Réputé pour le mauvais état de ses locaux et le manque criards d’outils de traitement, le Centre national de santé mentale de Mélen (CNSM), unique structure en matière de traitement des maladies mentales a à chaque fois démontré ses limites.
Si, lors de ces visites, le Dr Guy Patrick Obiang Ndong a promis de remédier aux problèmes observés, notamment en termes de traitement médical, il convient tout de même de poser les problèmes de gestion et d’infrastructures.
Le centre de santé de Melen est-il réellement en mesure de recevoir l’ensemble des malades mentaux qui errent ne serait-ce que dans les rues de Libreville ? Le bâtiment est-il équipé de telle sorte que les patients et leurs soignants soient en sécurité ? Les soignants sont-ils réellement qualifiés pour prendre en charge ces malades ? Les gestionnaires de ce centre seront-ils accompagnés de manière durable dans cette démarche ? De nombreuses questions importantes qu’il convient de mettre sur la table.
Il est évident que le Centre National de Santé de Melen ne répond pas, à ce jour, aux standards d’un centre psychiatrique digne de ce nom. Des travaux ont été lancés à plusieurs reprises pour tenter de moderniser certains pavillons mais ont à chaque fois été abandonnés pour différentes raisons.

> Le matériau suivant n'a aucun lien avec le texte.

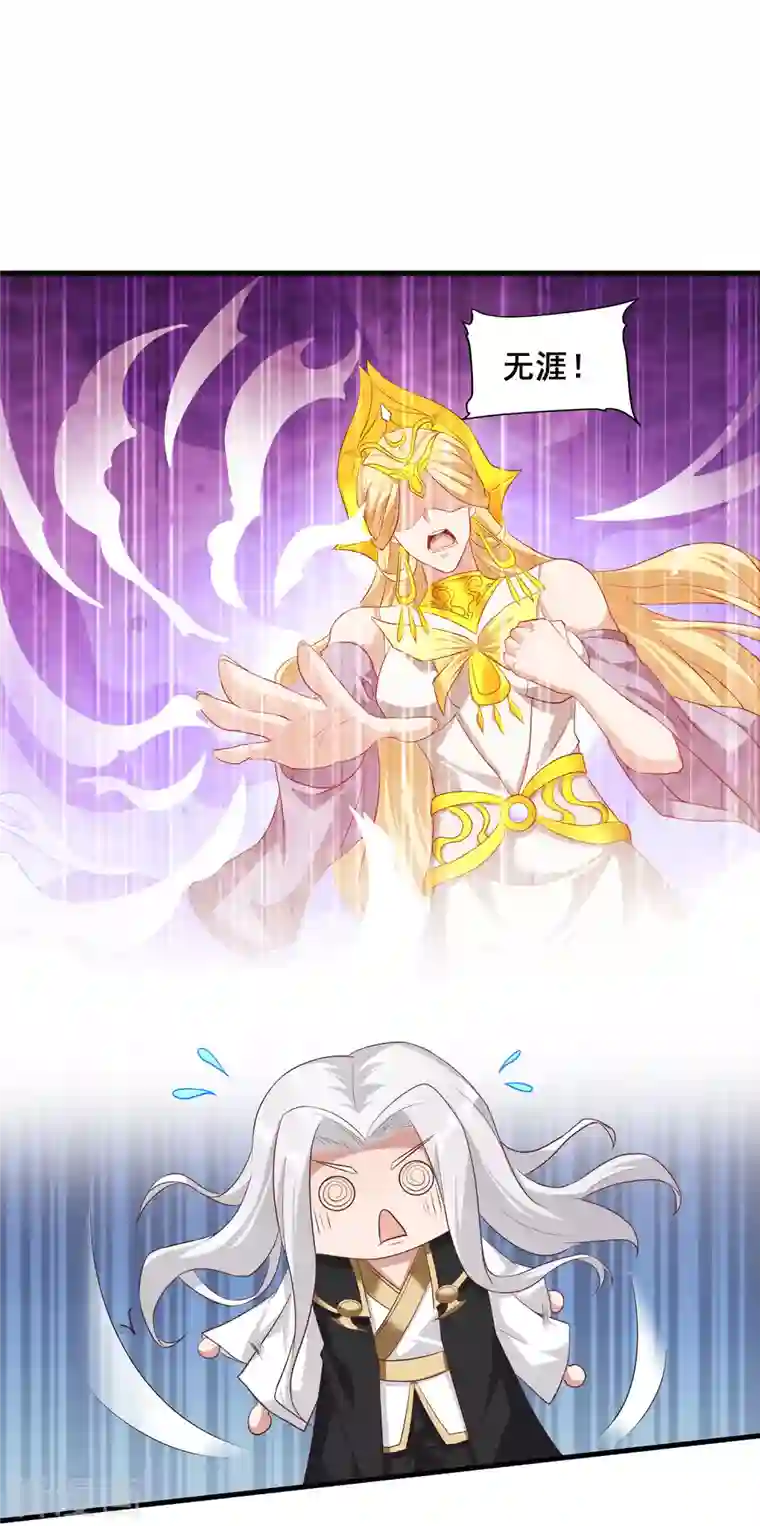 仙帝入侵第105话 没有人可以见到剑仙大人！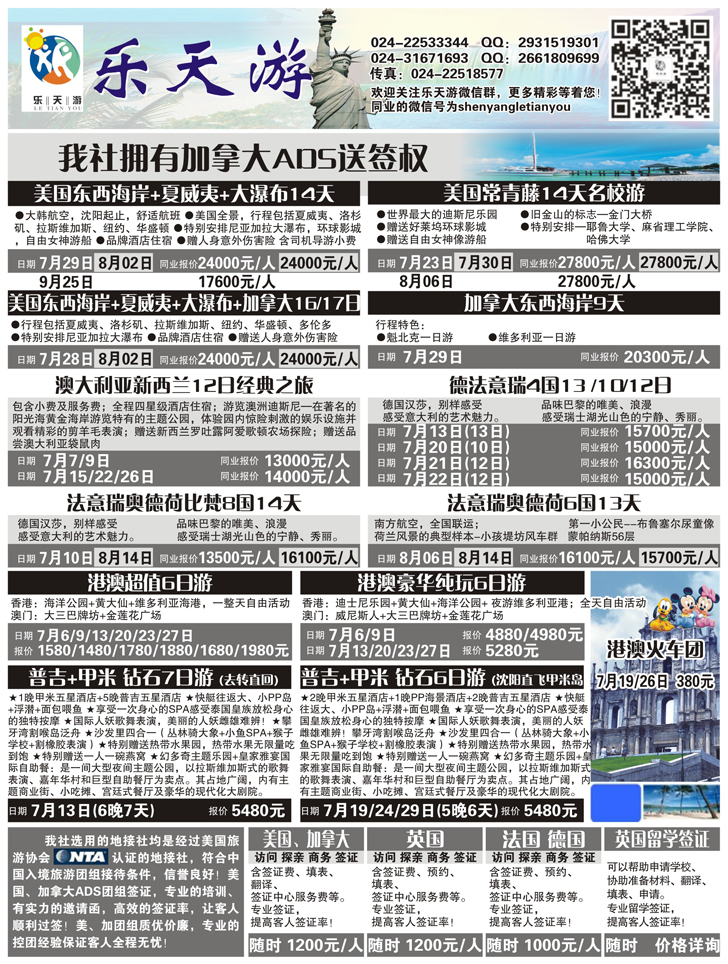 A黑5乐天游出境2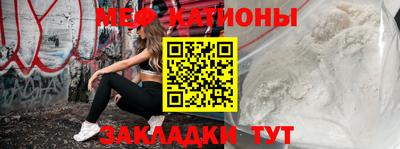 a pvp Кулебаки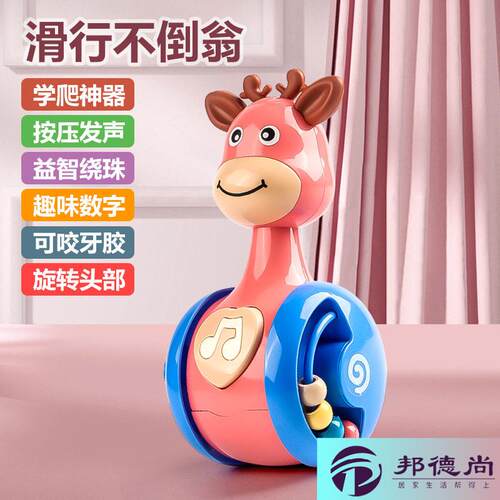 可爱小鹿滑行不倒翁婴幼儿益智玩具按压发声可咬牙胶宝宝学爬神器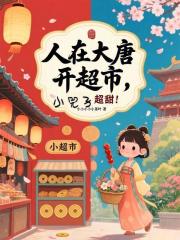 人在大唐开超市，小兕子超甜！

Un soignant expliquait lors de la seconde visite du ministre Obiang Ndong au CNSM qu’il serait difficile d’accueillir de nouveaux patients qui sont pour la plupart violents et habitué à la liberté, sans avoir des chambres pouvant les accueillir et des barreaux pour les empêcher de s’enfuir.
Des manques importants qui, s’ils ne sont pas réglés très vite, pourraient conduire à la remise en “liberté” de ces malades mentaux dans les prochaines semaines.

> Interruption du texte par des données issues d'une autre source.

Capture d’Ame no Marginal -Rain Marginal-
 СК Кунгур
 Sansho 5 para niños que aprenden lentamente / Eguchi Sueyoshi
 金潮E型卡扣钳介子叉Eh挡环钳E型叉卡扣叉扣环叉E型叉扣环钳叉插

Il apparaît donc clairement que pour venir à bout de ce problème, il est nécessaire d’améliorer les conditions d’accueil de ce centre en emménageant des pavillons répondant aux normes, en installant des moyens de contention, en fournissant le centre en médicaments, véhicules de terrain et tout l’équipement nécessaire. Il conviendrait également de procéder à la construction de centres de santé mentale modernes dans l’ensemble des provinces du Gabon.
Rappelons que le Gabon compte uniquement un centre de traitement psychiatrique et est doté de tout juste quatre psychiatres pour une population d’1,8 millions d’habitants. Des données inquiétantes dans un pays où de plus en plus de cas de crimes passionnels, démence, suicide et autres envahissent les médias.
Tous les regards sont désormais rivés sur le ministre de la santé qui s’est donné la lourde charge de réussir ce challenge là où beaucoup ont échoué.